◆ **THE EXERCISE**: Reproduce the full listing below verbatim, leaving out the pictures.

[Excerpts from spatial question data]
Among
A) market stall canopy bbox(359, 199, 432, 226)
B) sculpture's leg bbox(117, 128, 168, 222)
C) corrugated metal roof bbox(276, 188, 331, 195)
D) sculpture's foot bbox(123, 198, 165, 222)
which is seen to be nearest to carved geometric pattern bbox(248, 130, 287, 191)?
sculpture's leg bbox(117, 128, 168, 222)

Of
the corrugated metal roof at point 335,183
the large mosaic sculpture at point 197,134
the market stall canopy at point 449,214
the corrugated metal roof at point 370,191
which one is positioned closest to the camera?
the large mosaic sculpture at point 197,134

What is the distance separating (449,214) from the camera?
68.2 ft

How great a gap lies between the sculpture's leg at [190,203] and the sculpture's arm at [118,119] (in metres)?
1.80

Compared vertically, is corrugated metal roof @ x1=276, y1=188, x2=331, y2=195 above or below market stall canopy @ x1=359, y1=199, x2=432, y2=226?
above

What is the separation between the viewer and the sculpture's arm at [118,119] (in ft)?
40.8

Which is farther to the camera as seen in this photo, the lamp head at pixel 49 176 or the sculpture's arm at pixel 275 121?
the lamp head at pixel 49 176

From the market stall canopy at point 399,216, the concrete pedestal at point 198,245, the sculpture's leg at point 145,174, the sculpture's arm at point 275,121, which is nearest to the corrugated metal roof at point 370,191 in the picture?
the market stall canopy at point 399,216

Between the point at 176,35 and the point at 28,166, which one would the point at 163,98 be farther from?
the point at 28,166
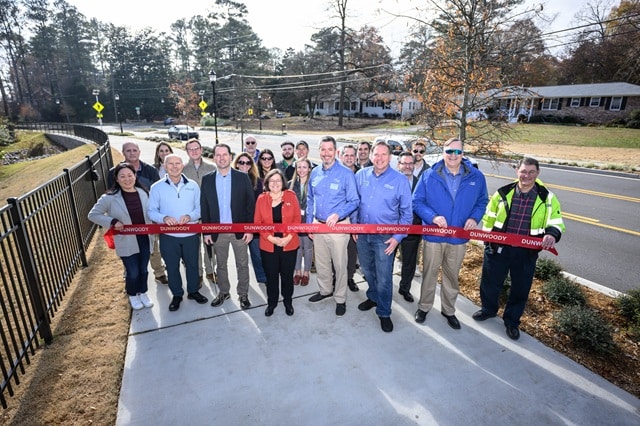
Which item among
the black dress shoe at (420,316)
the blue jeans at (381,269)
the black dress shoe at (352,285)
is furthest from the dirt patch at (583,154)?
the blue jeans at (381,269)

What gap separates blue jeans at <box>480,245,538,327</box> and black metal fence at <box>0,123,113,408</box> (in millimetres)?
4778

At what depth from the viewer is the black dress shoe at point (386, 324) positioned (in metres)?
4.05

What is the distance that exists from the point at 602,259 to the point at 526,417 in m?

◆ **FULL RESPONSE**:
Among
A) market stall canopy bbox(359, 199, 432, 226)
B) sculpture's leg bbox(117, 128, 168, 222)
C) corrugated metal roof bbox(276, 188, 331, 195)
D) sculpture's foot bbox(123, 198, 165, 222)
which is seen to be nearest to carved geometric pattern bbox(248, 130, 287, 191)?
sculpture's leg bbox(117, 128, 168, 222)

Of
the corrugated metal roof at point 335,183
the large mosaic sculpture at point 197,134
the market stall canopy at point 449,214
the corrugated metal roof at point 370,191
which one is positioned closest to the camera?
the large mosaic sculpture at point 197,134

What is the distance separating (449,214) from the camera?
68.2 ft

How great a gap lies between the sculpture's leg at [190,203] and the sculpture's arm at [118,119] (in metres)?
1.80

Compared vertically, is corrugated metal roof @ x1=276, y1=188, x2=331, y2=195 above or below market stall canopy @ x1=359, y1=199, x2=432, y2=226?
above

What is the separation between the viewer and the sculpture's arm at [118,119] (in ft)?
40.8

Which is farther to the camera as seen in this photo, the lamp head at pixel 49 176 or the sculpture's arm at pixel 275 121?
the lamp head at pixel 49 176

From the market stall canopy at point 399,216, the concrete pedestal at point 198,245, the sculpture's leg at point 145,174, the sculpture's arm at point 275,121, which is nearest to the corrugated metal roof at point 370,191 in the picture?
the market stall canopy at point 399,216

Between the point at 176,35 and the point at 28,166, which one would the point at 163,98 be farther from?
the point at 28,166
Which item among
the black dress shoe at (420,316)
the blue jeans at (381,269)
the black dress shoe at (352,285)
is furthest from the dirt patch at (583,154)?
the blue jeans at (381,269)

What gap separates blue jeans at <box>480,245,538,327</box> and black metal fence at <box>0,123,113,408</box> (in millimetres)?
4778

At what depth from the viewer is the black dress shoe at point (386, 324) positioned (in metres)?
4.05

What is the distance that exists from the point at 602,259 to the point at 526,417 in m?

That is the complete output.